» **Passage to read**:
# Flooring Protection



## contractor_gal (Jul 29, 2010)

clean & safe and surface pro work great for floor protection. Reusable if they are kept clean enough


----------



## KAP (Feb 19, 2011)

*Try these*

These mats are great for protecting floors. Those and any type of surface covering (i.e. - plastic, burlap, kraft paper, etc.) will protect from tool drops, dust, etc...

The home centers used to carry them, but you can also go to Amazon and tyoe in "*48 Square Feet ( 12 tiles + borders) 'We Sell Mats' Charcoal Gray 2' x 2' x 3/8" Anti-Fatigue Interlocking EVA Foam Exercise Gym Flooring*

They have them listed for $29.99

For corners we use corner guards held on with painters tape.


----------



## contractorgal (Jan 24, 2014)

*floor protection options*

Since I'm on the west coast, I buy all my floor protection from a company in Oregon. They carry these dropcloth products and even large, corrugated plastic sheets which I use for many different purposes. Their website is [URL="http://buildsitepro.com"/URL] No sales tax and good customer service. 

I have used the Clean & Safe product from them as well as the Surface Pro and I like them both. If I'm lucky I can reuse the cut pieces for several jobs or use them on the counter tops. 

I won't use rosin paper as it tears and can leave a red stain afterwards. Better to buy higher quality as it's worth it in the long run.


----------



## D.E.P.S. (Aug 3, 2013)

My flooring friend tosses me some hardwood floor poly vapor barrier every now and then. The stuff stands up to about anything.


----------



## tenon0774 (Feb 7, 2013)

Buck25 said:


> I like the 1/8" masonite. Only about $6/sheet. Reusable, light, and tough.


That was back in '09.

It's now about $9 A sheet.

Everything else still holds. I've been using and re-using it for years.

- Scott


----------



## Big Shoe (Jun 16, 2008)

I put down heavy duty rolls of paper from my flooring supplier. Not the big box crap. Then I lay 2x8 pcs of thermo-ply where needed. I keep that and reuse it.


----------



## ranteso (Nov 11, 2010)

Clean & Safe (Pro) and Surface Pro are good products, been using them for years, and Ram Board works very well (better) for protecting surfaces from impacts, but nothing protects better than Masonite doubled taped seams over paper for long term surface protection from just about anything. 

Always incorporate property protection costs into every job and use the best protection to ensure you keep your profits.


----------



## rrk (Apr 22, 2012)

» **Stored records**:

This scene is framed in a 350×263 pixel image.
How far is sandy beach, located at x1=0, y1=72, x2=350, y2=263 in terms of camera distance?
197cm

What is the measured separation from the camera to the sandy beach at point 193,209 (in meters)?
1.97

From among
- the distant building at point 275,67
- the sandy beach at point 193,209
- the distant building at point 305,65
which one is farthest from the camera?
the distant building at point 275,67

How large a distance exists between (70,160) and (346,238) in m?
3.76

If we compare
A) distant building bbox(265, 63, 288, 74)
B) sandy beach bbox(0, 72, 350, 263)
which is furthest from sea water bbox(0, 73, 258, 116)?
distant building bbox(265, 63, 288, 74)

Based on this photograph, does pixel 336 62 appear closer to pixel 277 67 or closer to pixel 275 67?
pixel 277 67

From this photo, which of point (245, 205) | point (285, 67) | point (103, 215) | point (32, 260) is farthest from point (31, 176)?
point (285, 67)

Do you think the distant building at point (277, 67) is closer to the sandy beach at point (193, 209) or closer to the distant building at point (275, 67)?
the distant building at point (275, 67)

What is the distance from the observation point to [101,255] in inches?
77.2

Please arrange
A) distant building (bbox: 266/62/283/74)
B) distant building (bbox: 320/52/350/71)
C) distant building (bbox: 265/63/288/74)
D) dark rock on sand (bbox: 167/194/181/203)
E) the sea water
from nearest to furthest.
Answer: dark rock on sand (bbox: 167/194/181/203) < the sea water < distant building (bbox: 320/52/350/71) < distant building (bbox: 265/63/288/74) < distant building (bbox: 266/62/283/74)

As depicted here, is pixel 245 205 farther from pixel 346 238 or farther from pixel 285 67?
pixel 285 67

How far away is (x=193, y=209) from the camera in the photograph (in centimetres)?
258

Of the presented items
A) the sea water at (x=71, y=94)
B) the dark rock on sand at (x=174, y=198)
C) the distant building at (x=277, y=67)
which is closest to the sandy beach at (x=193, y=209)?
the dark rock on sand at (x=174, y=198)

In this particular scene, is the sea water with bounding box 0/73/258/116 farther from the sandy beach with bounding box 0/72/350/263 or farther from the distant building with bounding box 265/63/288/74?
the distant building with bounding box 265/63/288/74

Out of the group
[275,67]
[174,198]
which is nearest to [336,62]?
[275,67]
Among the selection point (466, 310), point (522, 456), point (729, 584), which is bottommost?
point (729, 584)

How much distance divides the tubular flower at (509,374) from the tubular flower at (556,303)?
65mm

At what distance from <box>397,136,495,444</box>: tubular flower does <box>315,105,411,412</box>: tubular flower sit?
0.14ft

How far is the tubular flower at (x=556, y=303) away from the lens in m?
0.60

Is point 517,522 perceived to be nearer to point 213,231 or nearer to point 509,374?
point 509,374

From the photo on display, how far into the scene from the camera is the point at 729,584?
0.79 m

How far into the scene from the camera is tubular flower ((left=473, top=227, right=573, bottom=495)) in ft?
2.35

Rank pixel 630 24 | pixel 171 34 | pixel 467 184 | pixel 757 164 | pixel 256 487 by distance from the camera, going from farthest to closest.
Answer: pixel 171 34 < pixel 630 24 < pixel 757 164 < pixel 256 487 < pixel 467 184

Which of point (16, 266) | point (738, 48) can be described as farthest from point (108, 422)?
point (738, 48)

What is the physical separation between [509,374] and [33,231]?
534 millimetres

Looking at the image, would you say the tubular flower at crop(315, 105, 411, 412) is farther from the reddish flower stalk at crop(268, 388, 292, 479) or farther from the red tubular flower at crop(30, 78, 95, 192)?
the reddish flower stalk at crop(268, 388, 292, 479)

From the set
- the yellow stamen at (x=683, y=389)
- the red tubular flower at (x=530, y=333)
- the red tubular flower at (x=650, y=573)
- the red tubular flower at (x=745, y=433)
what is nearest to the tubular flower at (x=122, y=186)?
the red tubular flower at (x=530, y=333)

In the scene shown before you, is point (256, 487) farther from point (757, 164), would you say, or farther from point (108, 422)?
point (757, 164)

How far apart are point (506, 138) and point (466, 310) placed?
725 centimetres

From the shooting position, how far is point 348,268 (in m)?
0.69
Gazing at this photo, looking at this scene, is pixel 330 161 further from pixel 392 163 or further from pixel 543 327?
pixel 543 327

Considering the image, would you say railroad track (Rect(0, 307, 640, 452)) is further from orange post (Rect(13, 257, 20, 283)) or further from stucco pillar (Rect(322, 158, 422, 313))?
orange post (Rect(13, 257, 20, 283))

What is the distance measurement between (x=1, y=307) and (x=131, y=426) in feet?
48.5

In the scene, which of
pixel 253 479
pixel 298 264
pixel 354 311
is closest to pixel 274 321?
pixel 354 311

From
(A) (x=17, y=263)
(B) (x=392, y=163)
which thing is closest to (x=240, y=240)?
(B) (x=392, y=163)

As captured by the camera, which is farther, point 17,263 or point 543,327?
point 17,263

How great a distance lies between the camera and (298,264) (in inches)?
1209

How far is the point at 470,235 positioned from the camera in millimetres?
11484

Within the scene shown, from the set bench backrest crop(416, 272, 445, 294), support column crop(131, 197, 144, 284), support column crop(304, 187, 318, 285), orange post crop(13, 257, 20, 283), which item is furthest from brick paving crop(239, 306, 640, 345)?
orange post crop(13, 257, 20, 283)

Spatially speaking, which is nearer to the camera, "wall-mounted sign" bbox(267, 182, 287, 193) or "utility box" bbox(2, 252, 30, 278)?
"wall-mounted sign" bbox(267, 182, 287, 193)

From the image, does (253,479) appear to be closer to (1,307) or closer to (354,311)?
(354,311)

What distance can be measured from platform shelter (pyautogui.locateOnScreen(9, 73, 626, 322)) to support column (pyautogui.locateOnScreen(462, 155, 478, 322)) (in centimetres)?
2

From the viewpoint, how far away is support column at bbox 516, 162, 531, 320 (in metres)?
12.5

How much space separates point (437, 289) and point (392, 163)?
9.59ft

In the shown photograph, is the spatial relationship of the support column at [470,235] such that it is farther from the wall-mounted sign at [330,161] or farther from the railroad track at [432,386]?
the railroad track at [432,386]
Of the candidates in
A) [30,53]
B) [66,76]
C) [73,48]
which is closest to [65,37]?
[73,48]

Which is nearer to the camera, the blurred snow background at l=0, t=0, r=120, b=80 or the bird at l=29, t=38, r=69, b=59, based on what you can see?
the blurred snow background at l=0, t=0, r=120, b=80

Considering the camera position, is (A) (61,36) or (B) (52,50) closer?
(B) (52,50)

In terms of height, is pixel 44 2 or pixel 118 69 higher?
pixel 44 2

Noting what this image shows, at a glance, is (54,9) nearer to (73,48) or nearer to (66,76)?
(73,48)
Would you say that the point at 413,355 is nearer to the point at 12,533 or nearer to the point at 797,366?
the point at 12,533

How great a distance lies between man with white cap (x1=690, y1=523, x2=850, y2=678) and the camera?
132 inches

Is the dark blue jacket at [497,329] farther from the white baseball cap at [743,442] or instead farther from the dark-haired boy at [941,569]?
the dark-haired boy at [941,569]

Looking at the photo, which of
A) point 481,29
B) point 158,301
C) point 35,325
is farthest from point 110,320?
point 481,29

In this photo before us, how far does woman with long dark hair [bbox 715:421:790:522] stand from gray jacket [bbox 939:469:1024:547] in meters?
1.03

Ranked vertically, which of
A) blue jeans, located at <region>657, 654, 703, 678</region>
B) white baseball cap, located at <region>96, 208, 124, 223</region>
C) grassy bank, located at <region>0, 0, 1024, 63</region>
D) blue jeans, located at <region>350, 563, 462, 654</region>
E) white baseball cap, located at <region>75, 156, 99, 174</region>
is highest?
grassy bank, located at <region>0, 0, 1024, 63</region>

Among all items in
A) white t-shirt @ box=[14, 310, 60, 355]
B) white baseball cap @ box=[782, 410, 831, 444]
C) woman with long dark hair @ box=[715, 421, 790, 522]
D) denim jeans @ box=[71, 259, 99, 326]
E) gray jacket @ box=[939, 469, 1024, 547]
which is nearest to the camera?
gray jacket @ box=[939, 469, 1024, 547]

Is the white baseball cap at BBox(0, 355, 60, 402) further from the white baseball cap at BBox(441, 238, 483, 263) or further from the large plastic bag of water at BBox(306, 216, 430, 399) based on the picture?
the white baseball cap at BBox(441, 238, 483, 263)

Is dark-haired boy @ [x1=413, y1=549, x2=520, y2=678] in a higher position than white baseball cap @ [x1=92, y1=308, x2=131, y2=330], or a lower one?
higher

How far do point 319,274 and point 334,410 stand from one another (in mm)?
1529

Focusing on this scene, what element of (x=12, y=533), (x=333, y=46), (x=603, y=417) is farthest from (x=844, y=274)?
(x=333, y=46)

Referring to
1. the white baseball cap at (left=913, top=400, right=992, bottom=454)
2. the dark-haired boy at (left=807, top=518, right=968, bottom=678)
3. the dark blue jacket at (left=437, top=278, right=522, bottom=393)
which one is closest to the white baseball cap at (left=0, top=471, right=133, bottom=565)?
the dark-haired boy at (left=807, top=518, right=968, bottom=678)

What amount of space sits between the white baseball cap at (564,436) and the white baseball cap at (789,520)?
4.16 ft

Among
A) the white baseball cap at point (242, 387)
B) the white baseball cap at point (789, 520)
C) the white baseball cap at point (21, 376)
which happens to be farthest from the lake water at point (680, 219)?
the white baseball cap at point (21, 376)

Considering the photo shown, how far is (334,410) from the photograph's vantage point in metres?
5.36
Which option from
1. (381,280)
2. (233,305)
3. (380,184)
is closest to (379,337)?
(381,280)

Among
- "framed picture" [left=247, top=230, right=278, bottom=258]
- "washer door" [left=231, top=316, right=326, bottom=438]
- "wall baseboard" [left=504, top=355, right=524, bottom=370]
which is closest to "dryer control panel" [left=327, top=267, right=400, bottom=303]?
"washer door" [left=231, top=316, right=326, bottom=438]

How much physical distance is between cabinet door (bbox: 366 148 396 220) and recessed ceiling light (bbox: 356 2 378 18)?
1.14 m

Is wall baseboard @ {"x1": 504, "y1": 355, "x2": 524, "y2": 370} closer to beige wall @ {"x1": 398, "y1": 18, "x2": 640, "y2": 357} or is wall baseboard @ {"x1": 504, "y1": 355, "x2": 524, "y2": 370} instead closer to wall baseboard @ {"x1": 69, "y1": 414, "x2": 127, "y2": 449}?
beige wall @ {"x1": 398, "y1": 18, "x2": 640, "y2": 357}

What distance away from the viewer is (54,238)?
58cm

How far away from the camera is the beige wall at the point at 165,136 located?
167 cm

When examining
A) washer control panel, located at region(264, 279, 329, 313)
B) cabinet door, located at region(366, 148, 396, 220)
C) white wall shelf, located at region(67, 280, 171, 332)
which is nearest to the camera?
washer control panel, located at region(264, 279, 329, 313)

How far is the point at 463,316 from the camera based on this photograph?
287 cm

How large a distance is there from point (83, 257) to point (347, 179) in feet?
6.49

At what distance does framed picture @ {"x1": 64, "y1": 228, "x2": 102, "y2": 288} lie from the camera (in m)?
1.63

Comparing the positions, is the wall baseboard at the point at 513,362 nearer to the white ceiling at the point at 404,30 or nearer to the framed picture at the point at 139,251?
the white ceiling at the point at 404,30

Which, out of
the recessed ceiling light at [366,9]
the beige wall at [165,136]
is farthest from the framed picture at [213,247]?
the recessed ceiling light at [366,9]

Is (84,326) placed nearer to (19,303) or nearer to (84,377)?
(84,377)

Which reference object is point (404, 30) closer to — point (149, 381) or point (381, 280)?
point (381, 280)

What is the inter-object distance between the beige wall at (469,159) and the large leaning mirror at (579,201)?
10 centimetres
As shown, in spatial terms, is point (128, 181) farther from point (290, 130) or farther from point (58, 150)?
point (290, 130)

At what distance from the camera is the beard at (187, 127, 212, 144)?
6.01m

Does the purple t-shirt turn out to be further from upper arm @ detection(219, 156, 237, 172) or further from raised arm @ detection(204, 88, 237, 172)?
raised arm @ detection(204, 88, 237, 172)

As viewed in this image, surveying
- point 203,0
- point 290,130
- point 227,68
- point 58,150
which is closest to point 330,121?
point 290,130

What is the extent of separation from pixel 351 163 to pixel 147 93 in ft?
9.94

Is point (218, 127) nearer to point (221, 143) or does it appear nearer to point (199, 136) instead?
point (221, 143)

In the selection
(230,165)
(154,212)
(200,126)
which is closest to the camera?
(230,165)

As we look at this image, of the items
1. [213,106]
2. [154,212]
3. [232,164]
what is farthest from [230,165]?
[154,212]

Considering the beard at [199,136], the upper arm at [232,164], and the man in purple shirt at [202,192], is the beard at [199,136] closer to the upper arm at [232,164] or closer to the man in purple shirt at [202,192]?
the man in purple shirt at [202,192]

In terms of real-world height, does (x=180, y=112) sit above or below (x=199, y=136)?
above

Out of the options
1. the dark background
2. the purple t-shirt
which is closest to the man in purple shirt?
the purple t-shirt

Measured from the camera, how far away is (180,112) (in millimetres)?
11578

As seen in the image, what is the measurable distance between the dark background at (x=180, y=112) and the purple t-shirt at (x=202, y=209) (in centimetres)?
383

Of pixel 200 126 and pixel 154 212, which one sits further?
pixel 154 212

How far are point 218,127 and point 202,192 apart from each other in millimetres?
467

» **The tasks**:
**A.** Reproduce the floor protection thread word for word, between "## contractor_gal (Jul" and "drops, dust, etc...", inclusive.
**B.** Write the next part of the floor protection thread, picking up right after its final line.
This material comes from a separate source that has nothing to do with the floor protection thread.

» **Outputs in order**:
**A.**
## contractor_gal (Jul 29, 2010)

clean & safe and surface pro work great for floor protection. Reusable if they are kept clean enough


----------



## KAP (Feb 19, 2011)

*Try these*

These mats are great for protecting floors. Those and any type of surface covering (i.e. - plastic, burlap, kraft paper, etc.) will protect from tool drops, dust, etc...

**B.**
ranteso said:


> Clean & Safe (Pro) and Surface Pro are good products, been using them for years, and Ram Board works very well (better) for protecting surfaces from impacts, but nothing protects better than Masonite doubled taped seams over paper for long term surface protection from just about anything.
> 
> Always incorporate property protection costs into every job and use the best protection to ensure you keep your profits.


I use the same in addition to having a couple hundred sf ft of the interlocking foam pads which come in real handy. Very easy and quick to cover entire kitchen floor, great to work on also.

I use brown paper under the masonite never red rosin paper


----------



## RiverBG (Jun 1, 2014)

I use ram board if the budget allows...if not caadboad.


----------



## mdvremodeling (Jul 18, 2014)

good info here, thanks for all the feedback. I think we might try these as well.


----------



## charimon (Nov 24, 2008)

I use Schluter Kerdi and house wrap.


----------



## fjn (Aug 17, 2011)

We put down some poly and cover it with 1/4" lauan plywood,tape the seams with duct tape.


----------



## tenon0774 (Feb 7, 2013)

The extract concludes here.